◆ **WORK REQUIRED**:
Once the line containing "detections for frame" is found, please set it down along with each following line, exactly, to the end of the material.

___ MATERIAL TO PROCESS

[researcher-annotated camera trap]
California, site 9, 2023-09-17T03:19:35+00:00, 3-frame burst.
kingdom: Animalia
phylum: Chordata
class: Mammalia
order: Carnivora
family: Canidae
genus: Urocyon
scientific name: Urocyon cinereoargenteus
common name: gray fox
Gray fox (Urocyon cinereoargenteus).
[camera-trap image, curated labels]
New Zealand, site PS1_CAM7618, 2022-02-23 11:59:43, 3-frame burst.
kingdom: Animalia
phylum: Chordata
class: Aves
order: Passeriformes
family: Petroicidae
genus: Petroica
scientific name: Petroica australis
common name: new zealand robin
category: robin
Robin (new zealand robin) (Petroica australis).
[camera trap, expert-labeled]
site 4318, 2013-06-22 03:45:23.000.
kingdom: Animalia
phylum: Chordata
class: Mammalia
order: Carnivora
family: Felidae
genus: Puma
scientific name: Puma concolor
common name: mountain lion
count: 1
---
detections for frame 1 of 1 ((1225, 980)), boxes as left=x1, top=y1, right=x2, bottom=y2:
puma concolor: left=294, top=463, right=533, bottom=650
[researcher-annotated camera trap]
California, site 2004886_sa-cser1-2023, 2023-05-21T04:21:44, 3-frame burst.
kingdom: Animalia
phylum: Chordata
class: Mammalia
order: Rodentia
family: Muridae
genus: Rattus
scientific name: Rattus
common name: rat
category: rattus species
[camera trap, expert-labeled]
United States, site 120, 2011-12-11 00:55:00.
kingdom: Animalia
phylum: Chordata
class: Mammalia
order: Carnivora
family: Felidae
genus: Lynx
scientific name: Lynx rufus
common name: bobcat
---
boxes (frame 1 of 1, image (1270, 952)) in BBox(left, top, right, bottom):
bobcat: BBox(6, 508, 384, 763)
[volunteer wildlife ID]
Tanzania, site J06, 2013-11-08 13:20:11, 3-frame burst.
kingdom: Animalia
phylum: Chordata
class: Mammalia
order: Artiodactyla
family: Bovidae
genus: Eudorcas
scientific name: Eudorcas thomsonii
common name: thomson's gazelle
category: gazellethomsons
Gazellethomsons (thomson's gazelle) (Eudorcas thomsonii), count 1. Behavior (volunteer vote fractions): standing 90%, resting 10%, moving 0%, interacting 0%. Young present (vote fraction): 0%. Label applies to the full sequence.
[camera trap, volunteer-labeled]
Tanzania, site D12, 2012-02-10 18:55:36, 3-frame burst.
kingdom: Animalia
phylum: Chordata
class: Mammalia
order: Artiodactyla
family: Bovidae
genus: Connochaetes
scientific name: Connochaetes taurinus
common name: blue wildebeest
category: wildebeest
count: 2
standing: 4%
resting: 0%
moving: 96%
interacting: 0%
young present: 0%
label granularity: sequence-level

______

◆ **TASK ANSWER**:
detections for frame 1 of 1 ((1225, 980)), boxes as left=x1, top=y1, right=x2, bottom=y2:
puma concolor: left=294, top=463, right=533, bottom=650
[researcher-annotated camera trap]
California, site 2004886_sa-cser1-2023, 2023-05-21T04:21:44, 3-frame burst.
kingdom: Animalia
phylum: Chordata
class: Mammalia
order: Rodentia
family: Muridae
genus: Rattus
scientific name: Rattus
common name: rat
category: rattus species
[camera trap, expert-labeled]
United States, site 120, 2011-12-11 00:55:00.
kingdom: Animalia
phylum: Chordata
class: Mammalia
order: Carnivora
family: Felidae
genus: Lynx
scientific name: Lynx rufus
common name: bobcat
---
boxes (frame 1 of 1, image (1270, 952)) in BBox(left, top, right, bottom):
bobcat: BBox(6, 508, 384, 763)
[volunteer wildlife ID]
Tanzania, site J06, 2013-11-08 13:20:11, 3-frame burst.
kingdom: Animalia
phylum: Chordata
class: Mammalia
order: Artiodactyla
family: Bovidae
genus: Eudorcas
scientific name: Eudorcas thomsonii
common name: thomson's gazelle
category: gazellethomsons
Gazellethomsons (thomson's gazelle) (Eudorcas thomsonii), count 1. Behavior (volunteer vote fractions): standing 90%, resting 10%, moving 0%, interacting 0%. Young present (vote fraction): 0%. Label applies to the full sequence.
[camera trap, volunteer-labeled]
Tanzania, site D12, 2012-02-10 18:55:36, 3-frame burst.
kingdom: Animalia
phylum: Chordata
class: Mammalia
order: Artiodactyla
family: Bovidae
genus: Connochaetes
scientific name: Connochaetes taurinus
common name: blue wildebeest
category: wildebeest
count: 2
standing: 4%
resting: 0%
moving: 96%
interacting: 0%
young present: 0%
label granularity: sequence-level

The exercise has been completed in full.